GIVEN TASK A
Set down the listing again word for word, from its first line through the line that contains "4. (314,234)", with both of those lines included and no pictures.

PAGE
# Critique Zeeva



## Zeeva (Aug 10, 2010)

I think I finally got a self stack picture out of her...?









Can you tell me where her imperfections are and where she looks 'good' physically? Any prominent concerns? 

I promise not to be sensitive about it. I think the best way to learn is on your own dog. 

Do you need more pictures...?


----------



## robk (Jun 16, 2011)

Nice long croup. Soft back that slopes down from croup to withers. This gives the withers the appearance of being sloping. Nice looking head with slightly wide set ears. Nose should be black. Good pasterns. Flat feet. Could use more angle on both the front and rear. Very pretty girl!


----------



## Whiteshepherds (Aug 21, 2010)

I love these threads, there's always something to learn. Hopefully someday I'll be able to critique better, it's a learning process for sure. I think I've got feet and ears down pretty good.  

Just wanted to say she's a cutie and ask if her nose fades out like that in the fall/winter and darkens back up in the spring/summer? If it darkens up seasonally she has what's called snownose. Looks like you keep her at a good weight, what are you feeding her?


----------



## Zeeva (Aug 10, 2010)

Whiteshepherds said:


> I love these threads, there's always something to learn. Hopefully someday I'll be able to critique better, it's a learning process for sure. I think I've got feet and ears down pretty good.
> 
> Just wanted to say she's a cutie and ask if her nose fades out like that in the fall/winter and darkens back up in the spring/summer? If it darkens up seasonally she has what's called snownose. Looks like you keep her at a good weight, what are you feeding her?


I haven't really noticed her nose fade but I do believe it gets lighter during winter. She had a black nose as a puppy. But I think you're right. She probably does have a snow nose. The fade is so slow it's hardly noticeable until I look back at her pictures from a few months ago. 

She's been steadily on Instinct now after several kibble changes. I feel she's a bit heavy and I worry about her weight because unlike Smokey she'll eat her kibble till she passes out. She eats the recommended amount (maybe a little less on inactive days) but she eats as if she hasn't eaten for days every single time. I've never had a problem switching her kibble or being finicky. It's nice to see a being who is grateful/happy with the same type of food every single day c: even though I've to be careful how much I feed her...

I know I'm partial to her prettiness. But I still wonder where her flaws lie in terms of physique...

So what do you think about her feet and ears (minus the long nails; I've recently started clipping them (with suggestions from this forum!) and the quick is long so it'll take time for them to shorten)? c: No need to worry about saying the truth. I really would like to learn!


----------



## Zeeva (Aug 10, 2010)

robk said:


> Nice long croup. Soft back that slopes down from croup to withers. This gives the withers the appearance of being sloping. Nice looking head with slightly wide set ears. Nose should be black. Good pasterns. Flat feet. Could use more angle on both the front and rear. Very pretty girl!


Thanks  I'm partial to her...I hope you're speaking without bias lol


----------



## Liesje (Mar 4, 2007)

DATASET ENTRIES
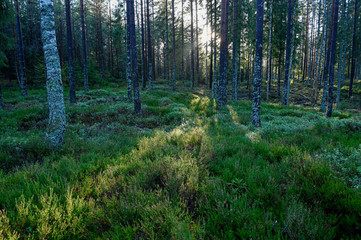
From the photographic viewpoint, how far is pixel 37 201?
2.99m

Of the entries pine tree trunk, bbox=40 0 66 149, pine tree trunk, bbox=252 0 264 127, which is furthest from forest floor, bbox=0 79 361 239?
pine tree trunk, bbox=252 0 264 127

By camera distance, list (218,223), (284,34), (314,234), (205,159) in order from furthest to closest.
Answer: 1. (284,34)
2. (205,159)
3. (218,223)
4. (314,234)

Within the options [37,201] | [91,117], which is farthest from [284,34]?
[37,201]

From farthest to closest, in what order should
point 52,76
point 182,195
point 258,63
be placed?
point 258,63, point 52,76, point 182,195

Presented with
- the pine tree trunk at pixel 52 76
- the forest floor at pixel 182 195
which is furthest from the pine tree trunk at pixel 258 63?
the pine tree trunk at pixel 52 76

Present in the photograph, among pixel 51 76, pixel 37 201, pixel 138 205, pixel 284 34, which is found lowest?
pixel 37 201

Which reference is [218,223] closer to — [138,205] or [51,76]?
[138,205]

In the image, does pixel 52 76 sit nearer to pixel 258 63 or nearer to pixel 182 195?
pixel 182 195

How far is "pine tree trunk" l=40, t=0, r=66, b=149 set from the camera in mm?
5802

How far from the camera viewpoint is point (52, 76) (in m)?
5.93

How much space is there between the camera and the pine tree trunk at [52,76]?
5.80 m

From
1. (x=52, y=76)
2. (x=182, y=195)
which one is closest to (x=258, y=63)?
(x=182, y=195)

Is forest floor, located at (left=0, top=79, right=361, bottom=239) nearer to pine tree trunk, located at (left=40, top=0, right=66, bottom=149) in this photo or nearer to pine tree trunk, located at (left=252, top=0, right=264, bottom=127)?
pine tree trunk, located at (left=40, top=0, right=66, bottom=149)

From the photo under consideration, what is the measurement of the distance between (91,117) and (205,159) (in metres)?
8.61
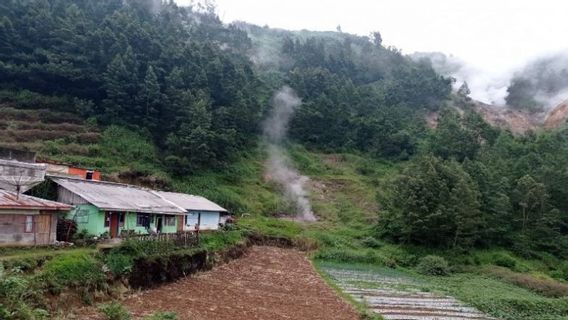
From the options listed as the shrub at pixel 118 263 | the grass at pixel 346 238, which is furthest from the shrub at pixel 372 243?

GIVEN TASK B
Resume the forum thread critiquing Zeeva's build from the point where it stops.

EXERCISE ANSWER A
From the photographic viewpoint, how far is pixel 37 201?
2.99m

Of the entries pine tree trunk, bbox=40 0 66 149, pine tree trunk, bbox=252 0 264 127, which is furthest from forest floor, bbox=0 79 361 239?
pine tree trunk, bbox=252 0 264 127

By camera distance, list (218,223), (284,34), (314,234), (205,159) in order from furthest to closest.
Answer: 1. (284,34)
2. (205,159)
3. (218,223)
4. (314,234)

EXERCISE ANSWER B
Hard to tell b/c of the angle and no stack. For me she is a tad heavy, the nose needs to be black, and I'd like a little fuller coat overall. I like that her head looks strong.


----------



## Whiteshepherds (Aug 21, 2010)

Liesje said:


> Hard to tell b/c of the angle and no stack. For me she is a tad heavy,


Are you looking to see the last few ribs, not enough tuck? (she looked good to me but like I said, still learning)


----------



## robk (Jun 16, 2011)

I think her weight is ok for what I normally see among the typical non working / sport dog. She looks very soft (as in not hard muscled) to me. But I really don't see a dog that is really over weight.


----------



## PatchonGSD (Jun 27, 2012)

I think she is very pretty and I love her pink nose!


----------



## Whiteshepherds (Aug 21, 2010)

Zeeva said:


> So what do you think about her feet and ears (minus the long nails; I've recently started clipping them (with suggestions from this forum!) and the quick is long so it'll take time for them to shorten)? c: No need to worry about saying the truth. I really would like to learn!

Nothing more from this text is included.